Recorded data —
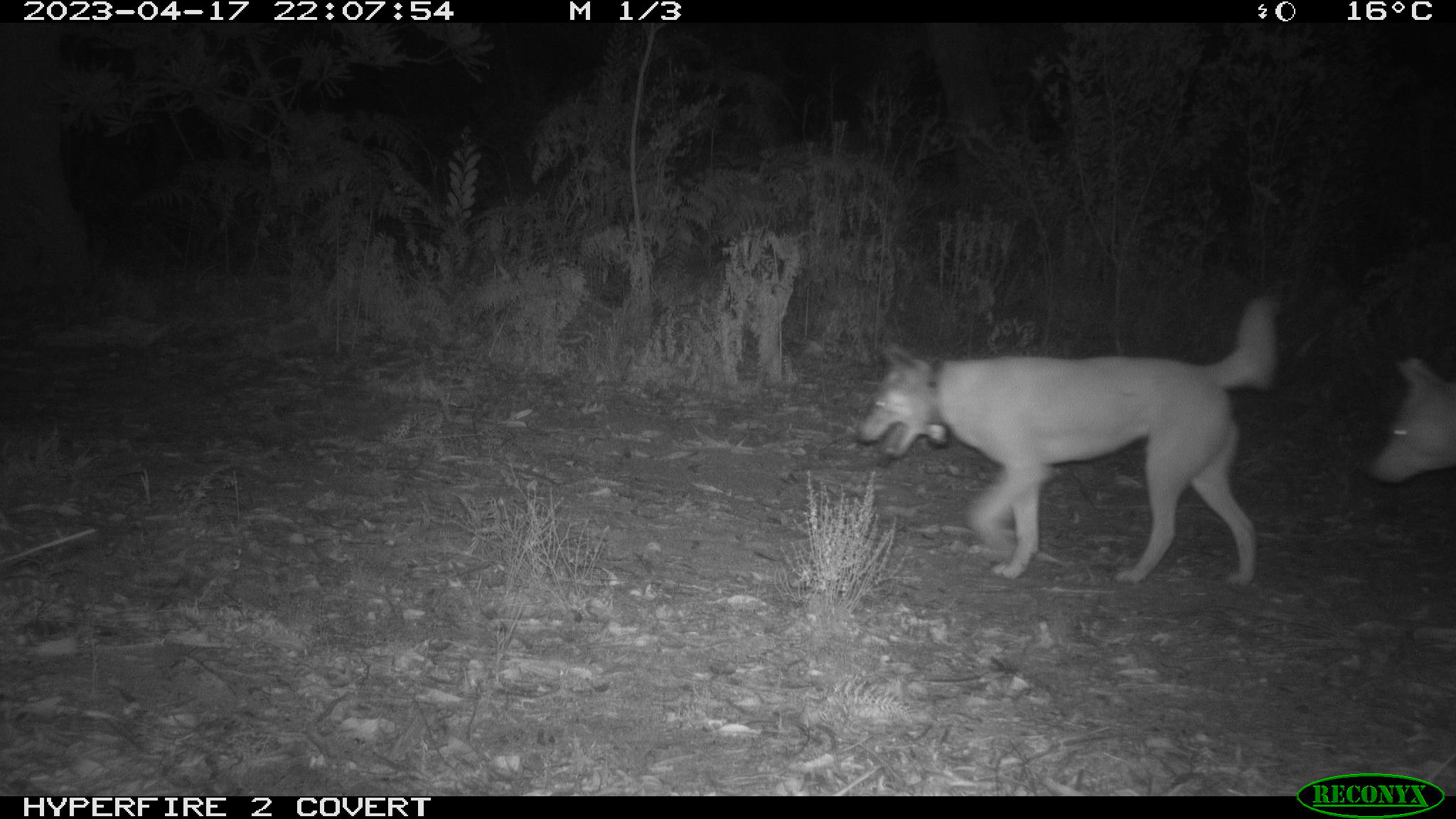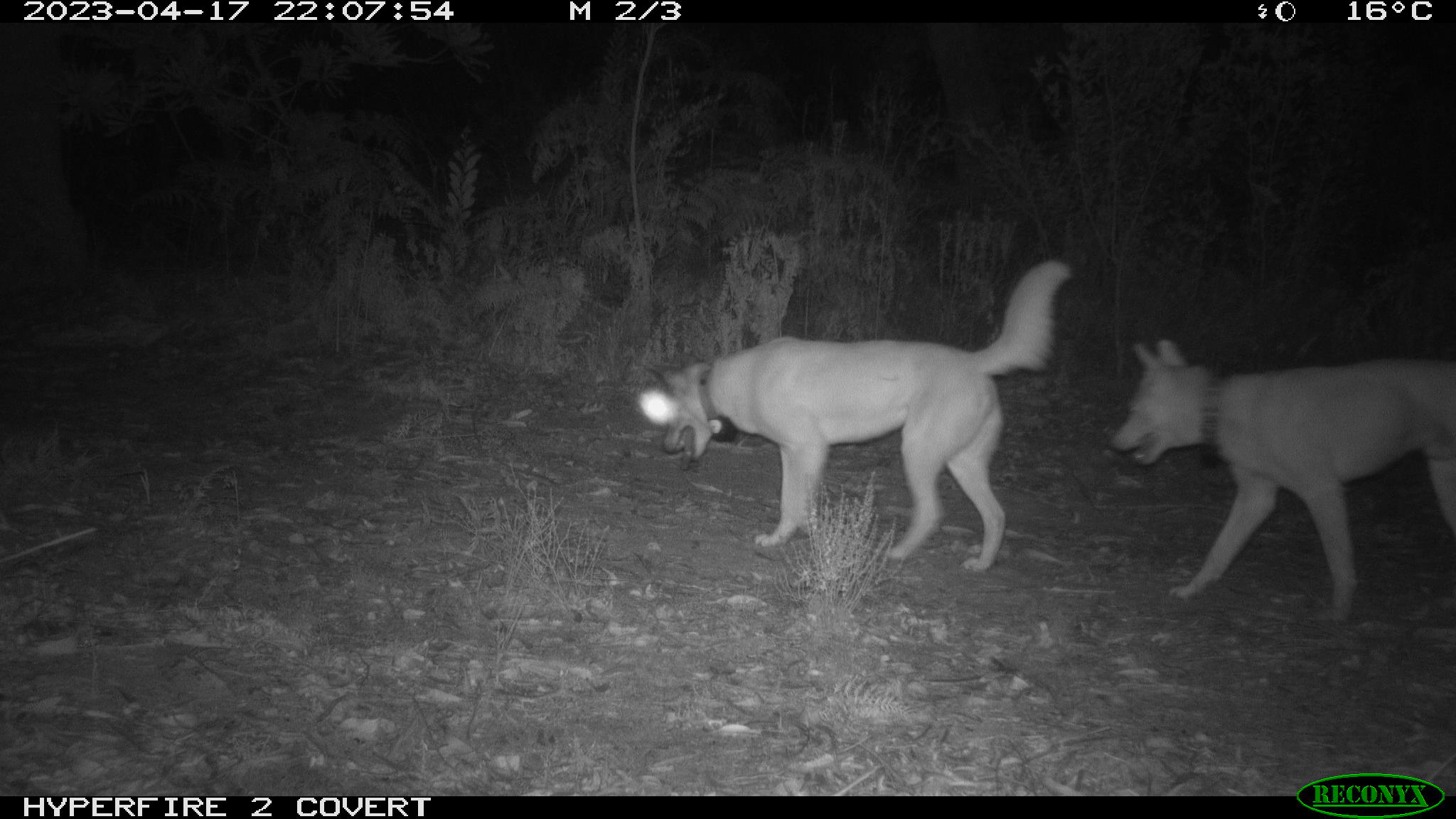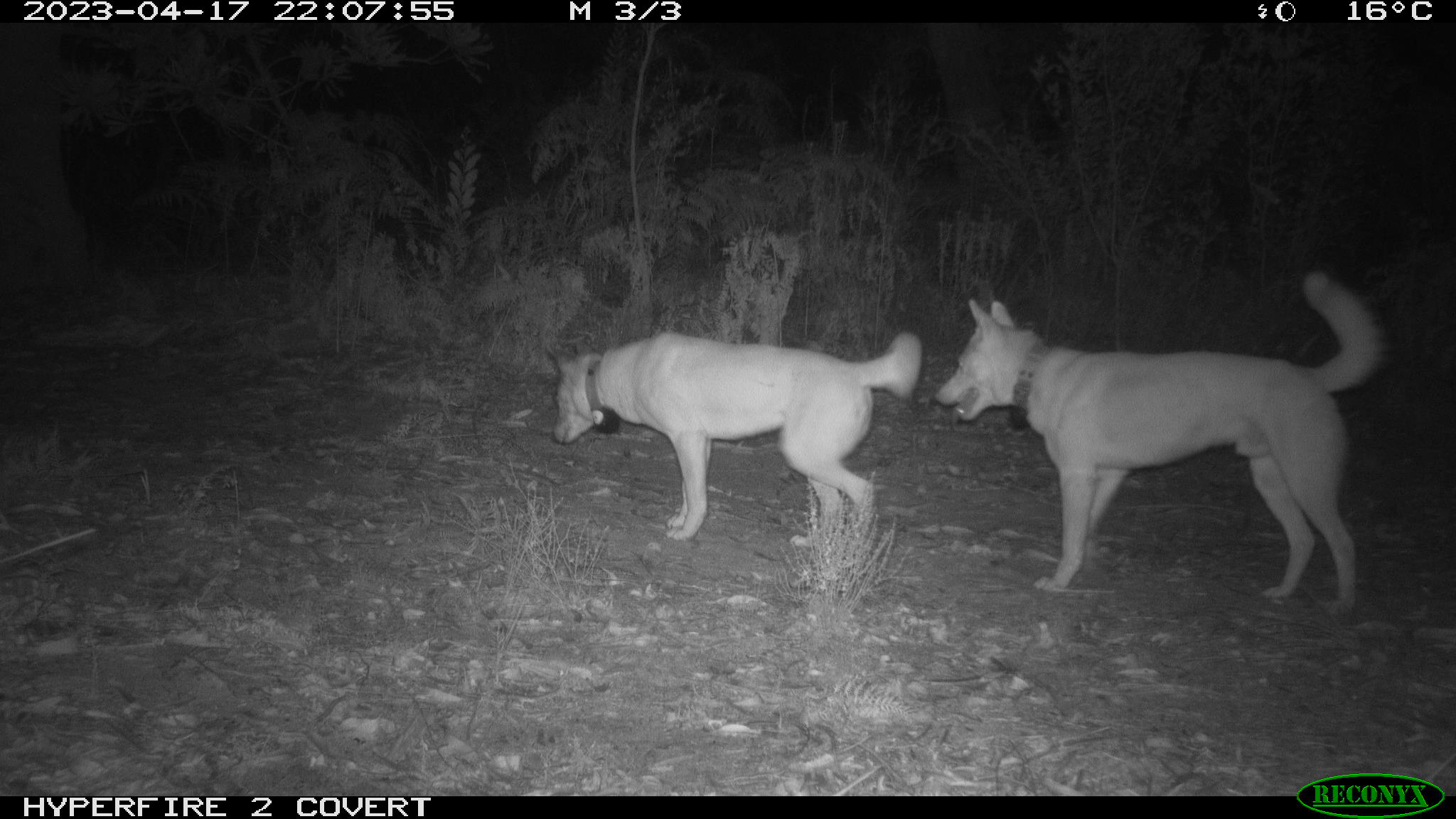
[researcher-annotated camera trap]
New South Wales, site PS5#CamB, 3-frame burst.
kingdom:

Task to carry out —
All the material above should be written out exactly, with images omitted.

Answer —
[researcher-annotated camera trap]
New South Wales, site PS5#CamB, 3-frame burst.
kingdom:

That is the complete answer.